_Assignment_
Start to finish, reproduce the records below with nothing missing.

........

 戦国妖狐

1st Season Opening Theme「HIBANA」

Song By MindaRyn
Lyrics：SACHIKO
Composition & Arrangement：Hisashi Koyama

........

_Answer for the task_
 戦国妖狐

1st Season Opening Theme「HIBANA」

Song By MindaRyn
Lyrics：SACHIKO
Composition & Arrangement：Hisashi Koyama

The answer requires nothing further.